Glossary

[A] [B] [C] [D] [E] [F] [H] [I] [L] [M] [O] [P] [R] [S]

Alignment

A sequence alignment is an arrangement of two or more sequences, highlighting their similarity. The sequences are padded with gaps (usually denoted by dashes) so that wherever possible, columns contain identical or similar characters from the sequences involved:

   51 DRAILYRYDVTEETDVKNAVKFTI---GKLDILFSN     83
      |:|.:||.|:|:||:|:||||||:   ||||:||||
   55 DKASFYRCDITDETEVENAVKFTVEKHGKLDVLFSN     90

It is usually used to study the evolution of the sequences from a common ancestor, especially biological sequences such as protein sequences or DNA sequences. Mismatches in the alignment correspond to mutations, and gaps correspond to insertions or deletions. Sequence alignment can also be used to study things like the evolution of languages and the similarity between texts.

bit-Score

The bit-Score is derived from the raw alignment score in which the statistical properties of the scoring system used have been taken into account.

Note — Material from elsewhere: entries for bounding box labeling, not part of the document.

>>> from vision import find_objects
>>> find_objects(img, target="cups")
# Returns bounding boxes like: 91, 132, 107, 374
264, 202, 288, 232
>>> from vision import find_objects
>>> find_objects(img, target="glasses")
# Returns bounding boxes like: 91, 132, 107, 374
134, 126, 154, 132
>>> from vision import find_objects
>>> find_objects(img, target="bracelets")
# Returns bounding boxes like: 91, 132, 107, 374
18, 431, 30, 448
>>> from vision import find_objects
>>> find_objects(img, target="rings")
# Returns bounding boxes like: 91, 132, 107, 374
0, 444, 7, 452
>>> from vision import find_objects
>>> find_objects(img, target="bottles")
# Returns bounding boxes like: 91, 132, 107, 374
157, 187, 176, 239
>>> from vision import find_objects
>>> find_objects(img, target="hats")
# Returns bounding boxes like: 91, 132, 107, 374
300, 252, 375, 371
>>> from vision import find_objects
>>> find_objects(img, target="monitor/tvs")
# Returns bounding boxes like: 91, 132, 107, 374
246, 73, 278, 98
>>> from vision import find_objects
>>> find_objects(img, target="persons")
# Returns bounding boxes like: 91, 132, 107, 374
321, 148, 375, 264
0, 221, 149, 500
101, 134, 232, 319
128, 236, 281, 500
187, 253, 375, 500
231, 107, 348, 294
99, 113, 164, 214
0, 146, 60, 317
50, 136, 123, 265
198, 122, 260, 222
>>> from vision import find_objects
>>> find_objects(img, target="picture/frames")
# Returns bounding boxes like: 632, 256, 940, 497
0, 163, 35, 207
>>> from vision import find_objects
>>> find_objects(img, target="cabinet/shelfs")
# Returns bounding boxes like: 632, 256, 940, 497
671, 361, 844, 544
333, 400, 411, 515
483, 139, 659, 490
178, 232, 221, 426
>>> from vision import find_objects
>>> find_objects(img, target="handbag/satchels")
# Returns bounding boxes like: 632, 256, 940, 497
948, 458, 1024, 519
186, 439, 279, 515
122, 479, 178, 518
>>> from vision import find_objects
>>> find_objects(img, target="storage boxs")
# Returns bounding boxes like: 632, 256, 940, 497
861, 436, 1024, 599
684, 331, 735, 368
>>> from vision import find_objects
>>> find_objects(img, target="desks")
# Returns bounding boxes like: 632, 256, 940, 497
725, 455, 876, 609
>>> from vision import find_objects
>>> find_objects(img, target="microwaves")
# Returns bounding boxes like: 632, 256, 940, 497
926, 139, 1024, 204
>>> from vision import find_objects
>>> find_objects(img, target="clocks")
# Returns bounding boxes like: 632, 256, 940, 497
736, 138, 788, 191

Because bit scores have been normalized with respect to the scoring system, they can be used to compare alignment scores from different searches.

BLOSUM50

The BLOSUM50 Blocks Substitution Matrix is a substitution matrix in which scores for each position are derived from observations of the frequencies of substitutions in blocks of local alignments in related proteins. Each matrix is tailored to a particular evolutionary distance. In the BLOSUM50 matrix, for example, the alignment from which scores were derived was created using sequences sharing no more than 50% identity. Sequences more identical than 50% are represented by a single sequence in the alignment to avoid overweighting closely related family members (Henikoff and Henikoff, Proc Natl Acad Sci U S A 89:10915-10919; 1992).
In SIMAP the BLOSUM50 matrix is used to compute alignments and scores to adjust the calculations to optimal sensitivity.

CRC64 checksum

The checksum allows to quickly identify identical sequences in SIMAP. The value of the crc64 checksum is derived from the pure amino acid sequence itself (all characters in upper case) using the 64 bit cyclic redundancy check function.

Database

A database in SIMAP is a collection of protein entries that have been imported into the SIMAP system. A database may represent all proteins of a genome (like PEDANT databases) or proteins from multiple species (like UNIPROT).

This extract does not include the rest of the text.